抜粋文:
_ _ _ _

『ニュー・ジャック・シティ』(New Jack City/1991)
失業者の数が急増……先月は20万人が職を失いました……生活困窮者の数が200万人に……現在、貧富の差が最悪の状態……格差が拡大……高所得者の収入は3%増えましたが、低所得者の収入は減りました……7歳の少年が射殺されました。麻薬絡みの事件です……国家財政の赤字が2210億ドルに……
映画『ニュー・ジャック・シティ』(New Jack City/1991)はこんなアナウンスで始まる。アメリカでは30年も前のこととは言え(より悪化しているが)、日本ではまるで現在進行形の状況のようだ。
1991年春、全米の約860館で封切られたこの映画は大ヒット。カリフォルニア州オークランドの麻薬王フェリックス・ミッチェルの実話をベースとしているが、舞台をニューヨークに変更。悪の華クラックに手を染めた男の歪んだカリスマ人生、その身勝手な言動に翻弄される取り巻きの仲間、彼らを追う刑事たちの執念、敵対するイタリアン・マフィア、ドラッグ取引の様子や麻薬患者の悲惨な姿などを描いて大きな話題となった。
20年代の禁酒法時代と現代は呼応していると思う。20年代のギャングたちを描く時に酒がついてまわるように、90年代のギャングを語るにはドラッグは必要不可欠なものだ。(マリオ・ヴァン・ピーブルズ)

_ _ _ _

記録資料:
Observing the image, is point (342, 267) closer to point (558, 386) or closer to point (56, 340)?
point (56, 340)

_ _ _ _

課題: 映画『ニュー・ジャック・シティ』を紹介した文章から、「失業者の数が急増……先月は2」で始まり「を描いて大きな話題となった。」で終わる部分を正確に書き写しなさい。

解答:
失業者の数が急増……先月は20万人が職を失いました……生活困窮者の数が200万人に……現在、貧富の差が最悪の状態……格差が拡大……高所得者の収入は3%増えましたが、低所得者の収入は減りました……7歳の少年が射殺されました。麻薬絡みの事件です……国家財政の赤字が2210億ドルに……
映画『ニュー・ジャック・シティ』(New Jack City/1991)はこんなアナウンスで始まる。アメリカでは30年も前のこととは言え(より悪化しているが)、日本ではまるで現在進行形の状況のようだ。
1991年春、全米の約860館で封切られたこの映画は大ヒット。カリフォルニア州オークランドの麻薬王フェリックス・ミッチェルの実話をベースとしているが、舞台をニューヨークに変更。悪の華クラックに手を染めた男の歪んだカリスマ人生、その身勝手な言動に翻弄される取り巻きの仲間、彼らを追う刑事たちの執念、敵対するイタリアン・マフィア、ドラッグ取引の様子や麻薬患者の悲惨な姿などを描いて大きな話題となった。